In an internal presentation circulated among its own workforce, Deloitte laid out a stark forecast: the consulting industry's reliance on billable hours faces existential threat from artificial intelligence. By 2035, the firm projects hourly billing will represent only a thin slice of total market revenue, replaced primarily by AI-driven service delivery.
The message resonated bluntly with Deloitte's consultants. One summarized the presentation's core thesis as simply: "Our model is toast."
This self-assessment reflects broader anxiety across the consulting sector. McKinsey and BCG have already begun exploring alternative revenue models, signaling that the industry recognizes the structural shift ahead. The traditional consulting playbook—staffing projects with human consultants billing time—depends on labor scarcity. AI agents capable of performing analytical and advisory work undermine that scarcity fundamentally.

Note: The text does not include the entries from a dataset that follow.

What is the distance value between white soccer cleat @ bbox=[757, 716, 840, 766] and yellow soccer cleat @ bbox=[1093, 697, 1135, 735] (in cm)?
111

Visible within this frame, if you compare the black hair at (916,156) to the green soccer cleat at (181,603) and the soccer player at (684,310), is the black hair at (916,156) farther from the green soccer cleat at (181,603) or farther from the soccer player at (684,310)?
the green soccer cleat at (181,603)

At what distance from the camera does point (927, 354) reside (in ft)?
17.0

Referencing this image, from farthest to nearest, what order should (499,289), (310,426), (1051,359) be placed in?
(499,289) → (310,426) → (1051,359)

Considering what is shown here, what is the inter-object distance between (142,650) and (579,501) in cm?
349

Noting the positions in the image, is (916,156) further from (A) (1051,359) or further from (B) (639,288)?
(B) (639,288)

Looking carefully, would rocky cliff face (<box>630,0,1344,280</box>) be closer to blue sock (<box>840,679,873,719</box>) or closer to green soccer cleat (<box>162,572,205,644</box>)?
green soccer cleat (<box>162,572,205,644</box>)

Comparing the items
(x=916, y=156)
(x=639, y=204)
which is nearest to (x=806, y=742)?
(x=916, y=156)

The timeline matters. Deloitte's 2035 projection gives the industry roughly a decade to transition away from a business model that has defined professional services for decades. That same model has driven consulting firms' profitability and partner compensation structures.
The consulting industry faces a peculiar disruption: it must cannibalize its own revenue streams or risk being disrupted by competitors who do. Firms that successfully deploy AI agents to replace billable consultant hours could theoretically serve clients at lower cost while maintaining margins through operational efficiency. But that transition requires abandoning lucrative hourly pricing.
Deloitte's decision to communicate this shift internally—rather than obscure it—suggests the firm sees acknowledgment as necessary for retention and strategic planning. Consultants aware that their billable-hour roles face compression have incentive to develop new skills or seek employment elsewhere.
For clients, the shift could mean lower consulting costs if pricing models adjust downward. For consultants, it signals accelerated pressure to move beyond execution-focused roles toward strategy and human judgment work that AI cannot yet perform at consultant-level quality. The consulting industry's next decade will largely determine whether firms manage this transition or face margin collapse.